The more I read about the Mike McGlinchey pick, the more I understand the logic behind it. No doubt, the San Francisco 49ers needed to go offensive line. Joe Staley isn’t getting any younger and the two positions you’d rather not have a rookie step into would be quarterback and left tackle. For now, after the Trent Brown trade, McGlinchey will be on the right side, but if McGlinchey doesn’t move from the right to the left, he’s a plug-and-play lineman who fits in Shanahan’s system.
But the best part? He comes cheap or at least potentially cheaper than Brown will.
Trent Brown is an enigma. He may become one of the best offensive tackles in football, but he very well could wash out of the league if does not get his weight and conditioning settled. But, if he puts together a strong 2018 season, he heads into free agency with a chance to lock down a big money contract.

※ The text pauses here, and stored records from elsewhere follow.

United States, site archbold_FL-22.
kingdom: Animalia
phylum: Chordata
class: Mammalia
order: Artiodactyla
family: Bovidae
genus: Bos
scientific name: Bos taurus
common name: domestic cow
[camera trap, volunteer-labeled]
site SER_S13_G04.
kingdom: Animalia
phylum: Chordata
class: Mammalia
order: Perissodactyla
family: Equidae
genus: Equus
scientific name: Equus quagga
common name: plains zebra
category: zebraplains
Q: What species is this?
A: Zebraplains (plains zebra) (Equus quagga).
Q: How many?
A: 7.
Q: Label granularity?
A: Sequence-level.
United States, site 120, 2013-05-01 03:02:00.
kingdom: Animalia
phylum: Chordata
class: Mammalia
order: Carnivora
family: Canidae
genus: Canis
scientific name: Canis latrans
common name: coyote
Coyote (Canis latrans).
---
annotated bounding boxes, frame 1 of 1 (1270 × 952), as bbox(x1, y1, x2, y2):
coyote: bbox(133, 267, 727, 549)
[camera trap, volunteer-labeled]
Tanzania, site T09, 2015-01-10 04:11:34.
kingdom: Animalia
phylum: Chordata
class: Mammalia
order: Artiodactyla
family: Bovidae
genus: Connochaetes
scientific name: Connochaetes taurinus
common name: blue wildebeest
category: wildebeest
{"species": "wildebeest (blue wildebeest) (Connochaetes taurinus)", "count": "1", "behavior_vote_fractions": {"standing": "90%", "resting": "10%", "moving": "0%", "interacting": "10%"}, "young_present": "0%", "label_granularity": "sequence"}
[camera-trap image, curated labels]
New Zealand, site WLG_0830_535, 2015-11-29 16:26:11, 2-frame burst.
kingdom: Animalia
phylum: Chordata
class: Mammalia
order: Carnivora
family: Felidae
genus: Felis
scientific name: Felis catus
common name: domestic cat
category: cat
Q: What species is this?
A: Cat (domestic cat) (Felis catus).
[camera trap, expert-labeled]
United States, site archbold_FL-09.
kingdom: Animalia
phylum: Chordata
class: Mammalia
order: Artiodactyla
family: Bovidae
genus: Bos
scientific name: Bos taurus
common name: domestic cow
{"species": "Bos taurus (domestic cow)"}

McGlinchey is a great system pick, but it was also a pick with the 49ers looking at the roster from the mountain top. The 49ers can’t give everyone the contract Jimmy Garoppolo gets. Brown would have a contract with likely guaranteed money and a significantly larger salary. This is all with past frustrations over his weight and torn labrum. McGlinchey gets to work on his rookie deal without any past strikes on his record. Right now McGlinchey will be paid more than Brown in 2018, as Brown was a seventh round pick vs. McGlinchey being a first, but his money was something allocated in the rookie payroll months ago, and there’s no potential oodles of guaranteed money Brown could possibly command in the 2019 offseason.
According to Over the Cap, the 49ers rookie deal for a first rounder’s first year is $3.347 million—this could change with the contract McGlinchey signs, but it’s a good estimate. Definitely more than Trent Brown’s current salary, but now the 49ers A: don’t have to deal with a large amount of possible guaranteed money outside of a rookie deal, B: overpay for someone who has clearly tried their patience, and C: worry about Brown going elsewhere outright and leaving them hanging with Zane Beadles as a tackle.
McGlichey was more than just an understudy for Joe Staley, he was a pick made from a bird’s eye view of the 49ers roster. When you consider that, it makes even more sense. It’s unfortunate for those who wanted a guard, but those are the decisions you want a front office to make.